I will omit $\cap$ and write intersection as multiplication. I will also write $\sqcup$ for disjoint union.
In this problem $A$ is the universal set, and each element of $A$ belongs to exactly one of four classes: it can fall in or outside $B$ and $C$. Since $A-BC=\overline{BC}=\overline{B}\cup\overline{C}=\overline{B}C\sqcup B\overline{C}\sqcup\overline{B}\overline{C}$, $B=BC\sqcup B\overline{C}$ and $C-B=\overline{B}C$, we have the following system of equations.
\begin{align*}
|\overline{B}C|+|B\overline{C}|+|\overline{B}\overline{C}|&=8\\
|BC|+|B\overline{C}|&=5\\
|\bar{B}C|&=1\\
|BC|&=3
\end{align*}
Solving this system, we can fill the following table form of the Venn diagram.
\begin{tikzpicture}[scale=1.3,y={(0cm,-1cm)}]

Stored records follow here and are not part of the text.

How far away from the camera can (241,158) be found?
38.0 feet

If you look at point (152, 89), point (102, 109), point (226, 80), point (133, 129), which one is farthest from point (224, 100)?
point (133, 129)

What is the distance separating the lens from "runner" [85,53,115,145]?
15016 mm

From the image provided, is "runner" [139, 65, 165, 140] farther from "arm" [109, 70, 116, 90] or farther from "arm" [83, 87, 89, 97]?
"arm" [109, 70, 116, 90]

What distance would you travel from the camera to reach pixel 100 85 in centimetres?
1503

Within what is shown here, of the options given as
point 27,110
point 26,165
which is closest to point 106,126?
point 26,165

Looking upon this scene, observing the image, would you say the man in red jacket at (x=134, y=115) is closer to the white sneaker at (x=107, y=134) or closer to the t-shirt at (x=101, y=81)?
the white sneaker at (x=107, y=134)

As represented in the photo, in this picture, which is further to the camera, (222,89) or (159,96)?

\draw[step=1cm] (-.3,-.3) grid (2,2);
\node[above] at (.5,0) {$B$};
\node[above] at (1.5,0) {$\overline{B}$};
\node
at (0,.5) {$C$};
\node
at (0,1.5) {$\overline{C}$};
\path[shift={(.5,.5)}] (0,0) node {3} (1,0) node {1} (0,1) node {2} (1,1) node {5};
\end{tikzpicture}
Set \(X\) is also split into four disjoint classes. The condition $XBC\ne\emptyset$ gives us $2^3-1=7$ variants for $XBC$. The condition $|X-(B\cup C)|\ge3$ means that $X\overline{B}\overline{C}$ can be chosen in $\binom{5}{3}+\binom{5}{4}+\binom{5}{5}=16$ ways. The condition $|X(B-C)|=|XB\overline{C}|=2$ requires that both elements of $B\overline{C}$ are included in $X$. Finally, the problem does not say anything about $X\overline{B}C$, which gives us two variants: the only element of $\overline{B}C$ may or may not be in $X$. Altogether, there are $7\cdot16\cdot2=224$ variants for $X$.